Paavo Jarvi makes only one appearance, and this a massive rendition of the Sibelius Finlandia, with the male chorus intoning the Finnish equivalent of “Be Still My Soul.” Brilliant but relaxed through long association, the piece gains a decisive momentum at the finale, with brass blazing and Paavo Jarvi much pleased with the resounding chords of Finnish independence. Maarika and Kristjan Jarvi appear to perform Three Pieces for Flute and String Orchestra (trans. Charles Coleman) by Heino Eller (1865-1970). A conservative syntax marks these lovely program pieces, entitled “In the Valley,” “On the River,” and “In the Meadow,” which makes them distant cousins of the Frederick Delius school of musical thought. Each of the dances is a bucolic lyric paean to Nature, light and breezy, the second of which might suggest a wayfarer’s whistled tune.

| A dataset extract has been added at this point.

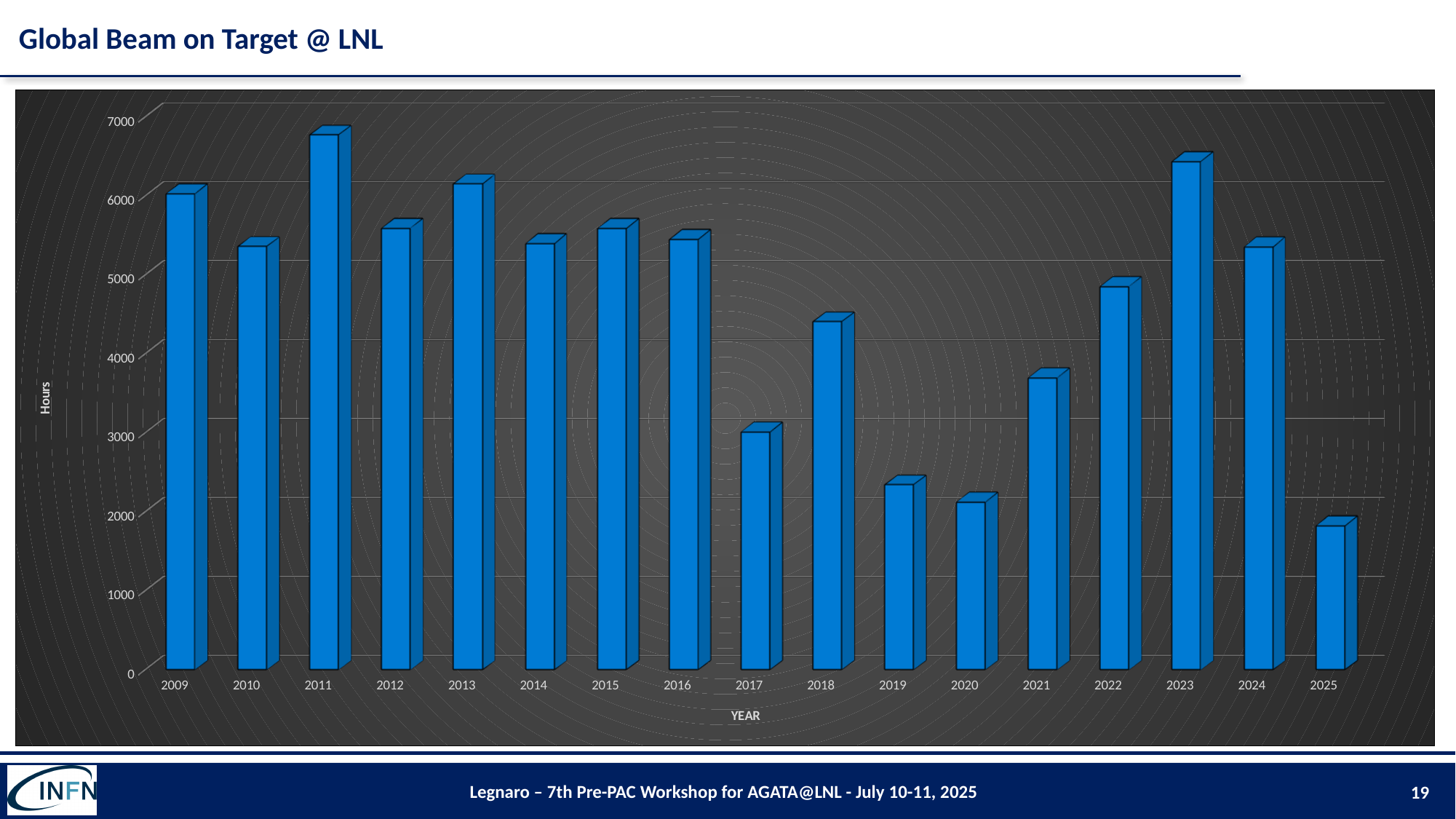
Is the value for 2021 greater or less than 4000? less Is the value for 2023 greater or less than 6000? greater How many years are plotted on the x axis of the chart? 17 Which year has the highest number of hours in the chart? 2011 What is the label of the vertical axis of the chart? Hours Is the value for 2025 greater or less than 2000? less What kind of chart is shown on the slide? bar chart Which year has more hours, 2019 or 2025? 2019 Which year has more hours, 2018 or 2021? 2018 Which year has the lowest number of hours in the chart? 2025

Kristjan Jarvi makes a solo appearance with three excerpts from Nielsen’s Aladdin Suite, highly energized in the Dane’s pomp, idiosyncratic harmony and erotic syntax, each suggestive of Arabia or at least--in the third dance called “African Dance”--a moment from Tunis or Algeria. Wonderful battery effects from the Estonian National Orchestra certify their virtuosic sense for color and rhythm, each new addition to the spectrum urging Kristjan Jarvi to more convulsive ecstasies.


Lastly, but certainly the main attraction, Neeme Jarvi leads a powerfully etched rendition of Liszt’s Eine Faust-Sinfonie (1857) after the epic by Goethe. The huge orchestra and chorus, including solo tenor Juhan Tralla and pipe organ, follows Jarvi’s every facial crease and hand gesture with due reverence. Conceived in three programmatic movements--the third Mephisto movement an inversion of themes from the first Faust movement--Liszt’s music exploits all twelve tones of the chromatic scale and in several respects foreshadows the “crisis of harmony” incarnate in Schoenberg. Only the second movement, Gretchen, remains thematically intact resistant to the Devil’s wiles and acts accordingly as an impetus to the tenor’s repeated plaint that “the Eternal Feminine leads us onward.” Even if we do not particularly worship at Liszt’s musical altar, we can plainly witness in literally iconic terms that the Estonians treated this Neeme Jarvi Day as a religious pilgrimage.